WORK INSTRUCTIONS:
Using the records below, copy out exactly the line that contains "When reviewing" and every line that follows it, up to and including the last, and no others.

RECORD EXTRACTS:
_ _ _ _

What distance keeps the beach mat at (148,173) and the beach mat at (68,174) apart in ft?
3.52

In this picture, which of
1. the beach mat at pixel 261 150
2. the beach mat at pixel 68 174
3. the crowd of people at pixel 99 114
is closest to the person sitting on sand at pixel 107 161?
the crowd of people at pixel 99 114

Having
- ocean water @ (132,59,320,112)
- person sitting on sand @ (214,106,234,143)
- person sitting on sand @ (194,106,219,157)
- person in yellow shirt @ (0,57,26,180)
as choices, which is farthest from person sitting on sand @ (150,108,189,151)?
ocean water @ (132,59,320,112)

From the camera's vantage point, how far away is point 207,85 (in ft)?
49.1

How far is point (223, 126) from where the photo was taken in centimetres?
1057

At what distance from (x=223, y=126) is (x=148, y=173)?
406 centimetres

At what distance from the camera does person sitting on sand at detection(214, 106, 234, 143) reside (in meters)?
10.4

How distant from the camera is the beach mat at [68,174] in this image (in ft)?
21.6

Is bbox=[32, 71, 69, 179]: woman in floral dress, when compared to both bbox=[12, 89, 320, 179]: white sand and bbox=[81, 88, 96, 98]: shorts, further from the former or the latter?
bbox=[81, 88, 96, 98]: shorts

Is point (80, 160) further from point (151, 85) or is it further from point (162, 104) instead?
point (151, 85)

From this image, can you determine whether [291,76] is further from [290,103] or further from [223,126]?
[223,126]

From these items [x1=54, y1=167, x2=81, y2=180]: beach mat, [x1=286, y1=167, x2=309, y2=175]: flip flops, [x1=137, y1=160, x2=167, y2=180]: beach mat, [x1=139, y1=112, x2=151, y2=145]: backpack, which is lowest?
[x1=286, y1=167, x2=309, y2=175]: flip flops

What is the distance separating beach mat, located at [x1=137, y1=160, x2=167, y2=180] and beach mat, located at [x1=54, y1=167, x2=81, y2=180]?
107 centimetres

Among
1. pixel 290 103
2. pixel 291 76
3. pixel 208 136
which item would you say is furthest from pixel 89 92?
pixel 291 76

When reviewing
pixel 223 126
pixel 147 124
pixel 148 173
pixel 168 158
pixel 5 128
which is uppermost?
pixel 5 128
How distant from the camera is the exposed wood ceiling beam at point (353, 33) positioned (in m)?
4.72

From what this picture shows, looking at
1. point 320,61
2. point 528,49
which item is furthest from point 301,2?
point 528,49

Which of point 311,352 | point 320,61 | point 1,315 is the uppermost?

_ _ _ _

EXPECTED ANSWER:
When reviewing
pixel 223 126
pixel 147 124
pixel 148 173
pixel 168 158
pixel 5 128
which is uppermost?
pixel 5 128
How distant from the camera is the exposed wood ceiling beam at point (353, 33) positioned (in m)?
4.72

From what this picture shows, looking at
1. point 320,61
2. point 528,49
which item is furthest from point 301,2?
point 528,49

Which of point 311,352 | point 320,61 | point 1,315 is the uppermost?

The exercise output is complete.